■ Activity:
Return every line of the records that includes the string "Forum".

Plain-text document sources:
--------

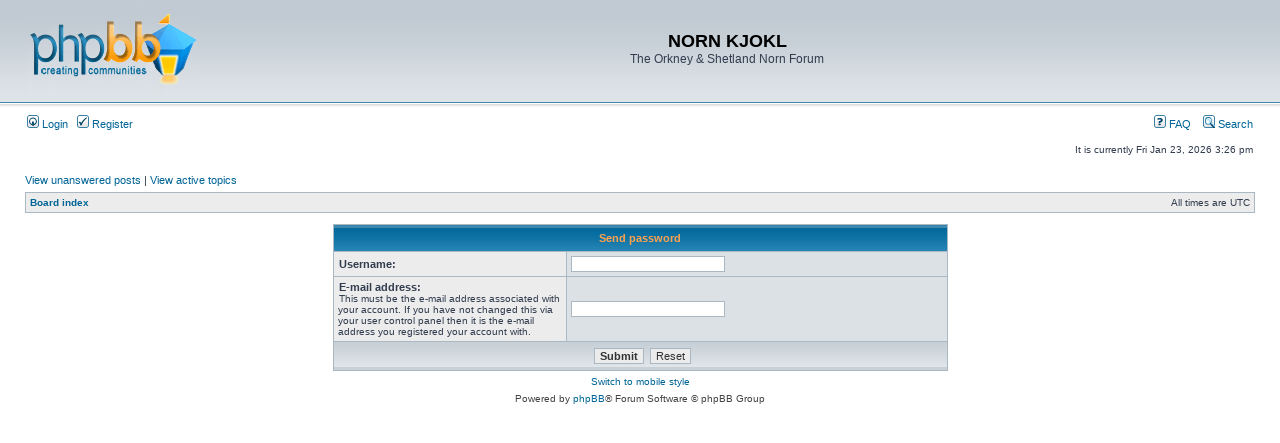

--- FILE ---
content_type: text/html; charset=UTF-8
request_url: http://nornlanguage.x10.mx/phpBB3/ucp.php?mode=sendpassword&sid=c5453169dfc5f2dc002d01ef6f9cd684
body_size: 2249
content:
<!DOCTYPE html PUBLIC "-//W3C//DTD XHTML 1.0 Transitional//EN" "http://www.w3.org/TR/xhtml1/DTD/xhtml1-transitional.dtd">
<html xmlns="http://www.w3.org/1999/xhtml" dir="ltr" lang="en-gb" xml:lang="en-gb">
<head>

<meta http-equiv="content-type" content="text/html; charset=UTF-8" />
<meta http-equiv="content-language" content="en-gb" />
<meta http-equiv="content-style-type" content="text/css" />
<meta http-equiv="imagetoolbar" content="no" />
<meta name="resource-type" content="document" />
<meta name="distribution" content="global" />
<meta name="keywords" content="" />
<meta name="description" content="" />

<title>NORN KJOKL &bull; User Control Panel &bull; Send password</title>



<link rel="stylesheet" href="./styles/subsilver2/theme/stylesheet.css" type="text/css" />

<script type="text/javascript">
// <![CDATA[


function popup(url, width, height, name)
{
	if (!name)
	{
		name = '_popup';
	}

	window.open(url.replace(/&amp;/g, '&'), name, 'height=' + height + ',resizable=yes,scrollbars=yes,width=' + width);
	return false;
}

function jumpto()
{
	var page = prompt('Enter the page number you wish to go to:', '');
	var per_page = '';
	var base_url = '';

	if (page !== null && !isNaN(page) && page == Math.floor(page) && page > 0)
	{
		if (base_url.indexOf('?') == -1)
		{
			document.location.href = base_url + '?start=' + ((page - 1) * per_page);
		}
		else
		{
			document.location.href = base_url.replace(/&amp;/g, '&') + '&start=' + ((page - 1) * per_page);
		}
	}
}

/**
* Find a member
*/
function find_username(url)
{
	popup(url, 760, 570, '_usersearch');
	return false;
}

/**
* Mark/unmark checklist
* id = ID of parent container, name = name prefix, state = state [true/false]
*/
function marklist(id, name, state)
{
	var parent = document.getElementById(id);
	if (!parent)
	{
		eval('parent = document.' + id);
	}

	if (!parent)
	{
		return;
	}

	var rb = parent.getElementsByTagName('input');
	
	for (var r = 0; r < rb.length; r++)
	{
		if (rb[r].name.substr(0, name.length) == name)
		{
			rb[r].checked = state;
		}
	}
}



// ]]>
</script>
</head>
<body class="ltr">

<a name="top"></a>

<div id="wrapheader">

	<div id="logodesc">
		<table width="100%" cellspacing="0">
		<tr>
			<td><a href="./index.php?sid=18621a245efc8626741cf8fd11a4eeea"><img src="./styles/subsilver2/imageset/site_logo.gif" width="170" height="94" alt="" title="" /></a></td>
			<td width="100%" align="center"><h1>NORN KJOKL</h1><span class="gen">The Orkney &amp; Shetland Norn Forum</span></td>
		</tr>
		</table>
	</div>

	<div id="menubar">
		<table width="100%" cellspacing="0">
		<tr>
			<td class="genmed">
				<a href="./ucp.php?mode=login&amp;sid=18621a245efc8626741cf8fd11a4eeea"><img src="./styles/subsilver2/theme/images/icon_mini_login.gif" width="12" height="13" alt="*" /> Login</a>&nbsp; &nbsp;<a href="./ucp.php?mode=register&amp;sid=18621a245efc8626741cf8fd11a4eeea"><img src="./styles/subsilver2/theme/images/icon_mini_register.gif" width="12" height="13" alt="*" /> Register</a>
					
			</td>
			<td class="genmed" align="right">
				<a href="./faq.php?sid=18621a245efc8626741cf8fd11a4eeea"><img src="./styles/subsilver2/theme/images/icon_mini_faq.gif" width="12" height="13" alt="*" /> FAQ</a>
				&nbsp; &nbsp;<a href="./search.php?sid=18621a245efc8626741cf8fd11a4eeea"><img src="./styles/subsilver2/theme/images/icon_mini_search.gif" width="12" height="13" alt="*" /> Search</a>
			</td>
		</tr>
		</table>
	</div>

	<div id="datebar">
		<table width="100%" cellspacing="0">
		<tr>
			<td class="gensmall"></td>
			<td class="gensmall" align="right">It is currently Fri Jan 23, 2026 3:26 pm<br /></td>
		</tr>
		</table>
	</div>

</div>

<div id="wrapcentre">

	
	<p class="searchbar">
		<span style="float: left;"><a href="./search.php?search_id=unanswered&amp;sid=18621a245efc8626741cf8fd11a4eeea">View unanswered posts</a> | <a href="./search.php?search_id=active_topics&amp;sid=18621a245efc8626741cf8fd11a4eeea">View active topics</a></span>
		
	</p>
	

	<br style="clear: both;" />

	<table class="tablebg" width="100%" cellspacing="1" cellpadding="0" style="margin-top: 5px;">
	<tr>
		<td class="row1">
			<p class="breadcrumbs"><a href="./index.php?sid=18621a245efc8626741cf8fd11a4eeea">Board index</a></p>
			<p class="datetime">All times are UTC </p>
		</td>
	</tr>
	</table>

	<br />

<div align="center">

<form action="./ucp.php?mode=sendpassword&amp;sid=18621a245efc8626741cf8fd11a4eeea" method="post">

<table class="tablebg" width="50%" cellspacing="1" cellpadding="4" border="0">
<tr> 
	<th colspan="2">Send password</th>
</tr>
<tr> 
	<td class="row1" width="38%"><b class="genmed">Username: </b></td>
	<td class="row2"><input type="text" class="post" name="username" size="25" value="" /></td>
</tr>
<tr> 
	<td class="row1"><b class="genmed">E-mail address: </b><br /><span class="gensmall">This must be the e-mail address associated with your account. If you have not changed this via your user control panel then it is the e-mail address you registered your account with.</span></td>
	<td class="row2"><input type="text" class="post" name="email" size="25" maxlength="100" value="" /></td>
</tr>
<tr> 
	<td class="cat" colspan="2" align="center"><input type="submit" name="submit" value="Submit" class="btnmain" />&nbsp;&nbsp;<input type="reset" value="Reset" name="reset" class="btnlite" /></td>
</tr>
</table>

</form>

</div>

<div class="mobile-style-switch mobile-style-switch-footer" style="padding: 5px; text-align: center;"><a href="./index.php?sid=18621a245efc8626741cf8fd11a4eeea&amp;mobile=mobile">Switch to mobile style</a></div><img src="./cron.php?cron_type=tidy_sessions&amp;sid=18621a245efc8626741cf8fd11a4eeea" width="1" height="1" alt="cron" />
</div>

<div id="wrapfooter">
	
	<span class="copyright">Powered by <a href="http://www.phpbb.com/">phpBB</a>&reg; Forum Software &copy; phpBB Group
	</span>
</div>

</body>
</html>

--------

■ Response to this exercise:
			<td width="100%" align="center"><h1>NORN KJOKL</h1><span class="gen">The Orkney &amp; Shetland Norn Forum</span></td>
	<span class="copyright">Powered by <a href="http://www.phpbb.com/">phpBB</a>&reg; Forum Software &copy; phpBB Group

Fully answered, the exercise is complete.